Interestingly, he says his mind was made up at the beginning rather than at the end of 2021.
‘As I said, I’ve been involved with the Rebel Óg U16 (boys) hurling setup for the past two years. U15 last year, U16 this year and hoping to go further with them. If that was to be the case then this was going to be my last year with the Cork senior camogie team. So, look, my mind was made up fairly early.
‘I think we have left things in a very healthy state. It is a very young team, extremely young, if you judge it against the top two, Galway and Kilkenny. Cork is, on average, five years younger per player.
‘I think there is a great culture within that setup now. I know for a fact that the players are looking to go back training straight away. Obviously, it is very important that whatever person comes in builds on that and what we have done. That is key from that side of things.’
Murray and his backroom team came within a whisker of winning the 2021 All-Ireland camogie final only to come up short to a more experienced Galway in the decider.
‘The All-Ireland final loss has been difficult, there is no question about it and our management team is very hurt over it.
‘We were very close. Had we pulled it off I think it would have been, probably, our greatest victory. I don’t think people from outside understand the difference in age between our Cork team versus Galway that day. The difference that makes on the pitch, physically, is that we were second best. Look, there is an age difference there and that is going to happen.
‘When we look back, our conversion rate was under 50%, there’s was over 70% and there lies the problem. We created opportunities and just didn’t execute. That’s hard to take.’
There is little doubt that Paudie Murray will be sorely missed within the Cork camogie community. The four-time All-Ireland winner helped raise the profile of the sport on a national level during his managerial tenure which began back in 2012.
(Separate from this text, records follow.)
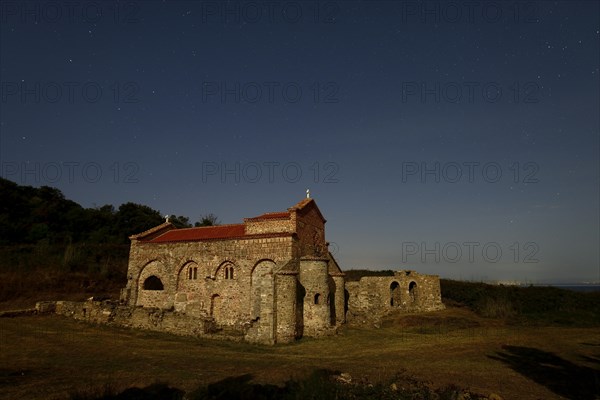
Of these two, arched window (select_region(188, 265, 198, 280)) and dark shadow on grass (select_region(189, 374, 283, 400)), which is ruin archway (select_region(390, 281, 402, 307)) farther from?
dark shadow on grass (select_region(189, 374, 283, 400))

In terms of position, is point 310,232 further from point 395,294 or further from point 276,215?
point 395,294

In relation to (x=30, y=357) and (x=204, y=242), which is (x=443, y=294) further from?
(x=30, y=357)

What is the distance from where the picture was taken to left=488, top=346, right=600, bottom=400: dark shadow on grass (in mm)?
10711

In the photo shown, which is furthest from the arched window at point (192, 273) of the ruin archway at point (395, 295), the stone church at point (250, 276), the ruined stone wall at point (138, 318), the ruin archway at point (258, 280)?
the ruin archway at point (395, 295)

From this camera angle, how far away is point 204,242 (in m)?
25.5

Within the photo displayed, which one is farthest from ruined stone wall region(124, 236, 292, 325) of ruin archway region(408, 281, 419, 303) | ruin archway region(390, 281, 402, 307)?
ruin archway region(408, 281, 419, 303)

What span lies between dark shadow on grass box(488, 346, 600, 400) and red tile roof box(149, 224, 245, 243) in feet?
53.3

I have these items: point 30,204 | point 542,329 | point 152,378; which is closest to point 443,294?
point 542,329

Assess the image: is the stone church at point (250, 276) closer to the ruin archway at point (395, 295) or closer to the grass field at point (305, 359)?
the grass field at point (305, 359)

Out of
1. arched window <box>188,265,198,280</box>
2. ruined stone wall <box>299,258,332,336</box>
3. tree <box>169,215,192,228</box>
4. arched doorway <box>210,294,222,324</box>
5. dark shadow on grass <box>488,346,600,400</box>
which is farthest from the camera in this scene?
tree <box>169,215,192,228</box>

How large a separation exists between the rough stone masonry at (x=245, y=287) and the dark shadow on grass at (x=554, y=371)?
958cm

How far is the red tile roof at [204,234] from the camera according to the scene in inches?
1005

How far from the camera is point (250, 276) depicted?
2342 cm

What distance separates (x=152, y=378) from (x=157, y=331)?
11.7 m
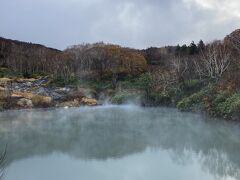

Murray is leaving Cork camogie in a better state than he found it. So, what is his opinion of an evolving sport, both on and off the pitch, in 2021?
‘The huge number of people that have stopped me in the street or texted me following this year’s All-Ireland final would indicate the game has changed dramatically and for the better,’ Murray said.
‘Camogie has now become a really exciting game and probably a better watch than a lot of the hurling games. It can improve even more.
‘The Camogie Association needs a major shakeup. Probably a better calibre of people needs to get in there. I have said it a number of times, I think camogie needs to come under the GAA’s umbrella. The sooner that happens, the better the game will grow. Until that happens, I think that things (change) will be slow.’